Our chairman, and others' councillor, thinks the tax is a bit steep but we're all paying together, pulling toward the same goal. That we had nothing to do with the fall, but must all suffer through this interminable period before The Rise, matters little. He saved our youth set-up and he's making that set-up work for the first team, and he's definitely going to stay and the club's £2.5million debt is benign.
He's bailed us out, he's stopped a collapse and he's still paying. It must be frustrating for him. It's his efforts that see this club where it is today. Whether we'd be up, down or out without him, no-one knows, but the idea that we're all doomed if one man changes his mind leaves us all standing on the edge of the abyss. How long would it take the club to generate that £2.5million? With gates averaging 3,000 our income from a season's worth of home league games will be less than half that. The 'benign' debt can surely only rise even if we achieve promotion within two seasons.

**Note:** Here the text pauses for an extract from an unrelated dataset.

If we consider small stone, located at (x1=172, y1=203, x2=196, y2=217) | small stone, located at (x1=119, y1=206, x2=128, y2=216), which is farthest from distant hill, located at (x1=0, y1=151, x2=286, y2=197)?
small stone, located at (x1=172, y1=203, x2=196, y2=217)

He's taken some responsibility, admitting to the Telegraph that things have "gone wrong" and that the club has "gone backwards". He continued to state the obvious and remind us all that neither he nor the board have ever picked a manager to fail. He shares our pain because he's a fan too and, like all fans, he's disappointed. But we're all paying the tax that comes from the bail-out. Pain, pain and more pain; bring on the whips and the clamps to liven things up a bit.
Gobern forgot the safety word, came out of training with a broken nose, and appears to be on his way out of the club. Sinclair has returned and assured Woods of his fitness but is yet to convince supporters. Wright has been recalled to Scunthorpe and our ready replacement, Peacock, is to do the decent thing and hang up his boots poised to drop back into the first team after injury. Has-beens and never-will-bes continue to dog the club. Fans continue to accept less. The snow won't go. I want football.
Woods has leapt on the S&M bandwagon and confessed that "however low [the fans] were feeling [after Burton], myself, the players and the staff felt twice as bad". A throwaway comment impressively delivered from around a ball gag that cheapens the fans' pain or highlights his own passion? This snow is killing football and journalism. Why, in November of the following season, are we still picking over those particular bones? Is it a bit of grave robbing to warm us on a winter's day? A morbid reminder that a winter break from football would be dull? Or the sharpening of knives for the inevitable demise of another managerial career?
It's a risky business when the people in charge tell the people in service that they're not as unhappy as they could be. We've all got to pay but "we're all in this together" just doesn't wash. That things could be worse is always true, we know this, but to have it pointed out by the flask-banning few is patronising at best and disrespectful, dismissive and disillusioning at worst. We're at a low point; we need to keep some kind of faith in some kind of leadership. Chairman Fenty has improved his public relations of late but he needs to be careful not to go too far toward the brothers-in-plight sentiments. We're not brothers. We have similar ambitions and desires, but we're not equal. Trying to point out the similarities only highlights the differences.